**Excerpt to read:**
Welby’s and West’s recipes for justice

Christians are called to speak out against wrongs and injustice on all sides, always being concerned “with the least of these,” as Jesus said in Matthew 25, says Cornel West, author of The Rich and the Rest of Us. Photo: Leah Reddy
Christians are called to speak out against wrongs and injustice on all sides, always being concerned “with the least of these,” as Jesus said in Matthew 25, says Cornel West, author of The Rich and the Rest of Us. Photo: Leah Reddy
By Leigh Anne Williams
Published January 26, 2015

Archbishop of Canterbury Justin Welby and author Cornel West opened the Trinity Institute’s “Creating Common Good: A Practical Conference on Economic Inequality” that took place in Manhattan from Jan. 22 to 25 in two very different styles of address. But in their messages about what Christians are called to do in the face of inequality and injustice, there was a remarkable convergence.

Welby held up the example of the way a Roman Catholic archbishop and an Anglican bishop in Liverpool worked together in the 1980s to help rebuild the city that had been torn apart by sectarianism, poverty and political dysfunction. “We are called to action. Seek the welfare of the city,” Welby said, in a homily at the opening worship service.

“We are to get involved. We are to get our hands dirty, to speak of policy and of implementation, not merely to deal with the macro but also with the micro,” he later told the crowd of about 300 gathered for the annual conference at Trinity Church, Wall Street. “The common good truly interpreted in the light of scripture, its horizons opened up by the radicality of the gospel, demands from us our own radicality that can only come from the overflowing of the spirit of God within us.”

**Short exercise 1:**
Echo the part of the article on Welby and West that opens with the words containing "Welby held up" and closes with "opening worship service.".
**Short exercise 2:**
List the forces that the article on Welby and West says had torn Liverpool apart.

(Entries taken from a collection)
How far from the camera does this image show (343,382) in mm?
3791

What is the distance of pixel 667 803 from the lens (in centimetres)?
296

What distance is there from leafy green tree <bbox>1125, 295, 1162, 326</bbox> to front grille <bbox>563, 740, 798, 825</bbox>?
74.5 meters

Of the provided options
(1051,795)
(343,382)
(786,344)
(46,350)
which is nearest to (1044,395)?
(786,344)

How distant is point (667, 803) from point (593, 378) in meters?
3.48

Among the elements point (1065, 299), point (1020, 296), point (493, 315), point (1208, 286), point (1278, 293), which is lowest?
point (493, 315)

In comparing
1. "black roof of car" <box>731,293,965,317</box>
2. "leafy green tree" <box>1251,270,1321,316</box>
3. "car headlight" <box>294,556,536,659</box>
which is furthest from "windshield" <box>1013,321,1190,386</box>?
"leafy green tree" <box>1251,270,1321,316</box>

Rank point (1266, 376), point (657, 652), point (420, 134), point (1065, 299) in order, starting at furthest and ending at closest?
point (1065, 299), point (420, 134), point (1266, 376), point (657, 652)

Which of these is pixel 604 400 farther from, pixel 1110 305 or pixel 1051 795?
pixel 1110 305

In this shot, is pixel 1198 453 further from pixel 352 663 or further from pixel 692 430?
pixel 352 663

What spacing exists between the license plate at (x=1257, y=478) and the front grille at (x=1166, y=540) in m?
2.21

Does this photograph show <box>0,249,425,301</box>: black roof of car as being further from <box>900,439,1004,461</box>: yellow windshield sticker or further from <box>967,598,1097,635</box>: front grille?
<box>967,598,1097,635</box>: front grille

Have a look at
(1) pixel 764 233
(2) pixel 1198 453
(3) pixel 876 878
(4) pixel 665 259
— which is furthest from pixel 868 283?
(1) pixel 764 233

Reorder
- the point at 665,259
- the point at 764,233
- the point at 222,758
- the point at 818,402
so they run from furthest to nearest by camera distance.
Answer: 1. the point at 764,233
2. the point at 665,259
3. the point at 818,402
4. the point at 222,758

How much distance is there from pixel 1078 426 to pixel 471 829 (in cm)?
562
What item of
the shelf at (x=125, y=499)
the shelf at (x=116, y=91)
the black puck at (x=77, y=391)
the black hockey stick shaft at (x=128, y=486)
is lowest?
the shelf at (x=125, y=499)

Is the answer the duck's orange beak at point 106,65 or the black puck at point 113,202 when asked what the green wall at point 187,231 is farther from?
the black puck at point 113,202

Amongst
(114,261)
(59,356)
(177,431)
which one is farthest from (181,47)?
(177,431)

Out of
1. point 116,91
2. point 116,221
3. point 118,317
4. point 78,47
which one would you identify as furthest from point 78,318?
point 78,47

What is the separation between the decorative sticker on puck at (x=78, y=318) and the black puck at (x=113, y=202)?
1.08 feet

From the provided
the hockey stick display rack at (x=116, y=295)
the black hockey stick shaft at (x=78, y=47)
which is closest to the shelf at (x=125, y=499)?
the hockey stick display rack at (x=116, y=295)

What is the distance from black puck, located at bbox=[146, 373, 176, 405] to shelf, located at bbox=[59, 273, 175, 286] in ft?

**Full answer 1:**
Welby held up the example of the way a Roman Catholic archbishop and an Anglican bishop in Liverpool worked together in the 1980s to help rebuild the city that had been torn apart by sectarianism, poverty and political dysfunction. “We are called to action. Seek the welfare of the city,” Welby said, in a homily at the opening worship service.

**Full answer 2:**
sectarianism, poverty, political dysfunction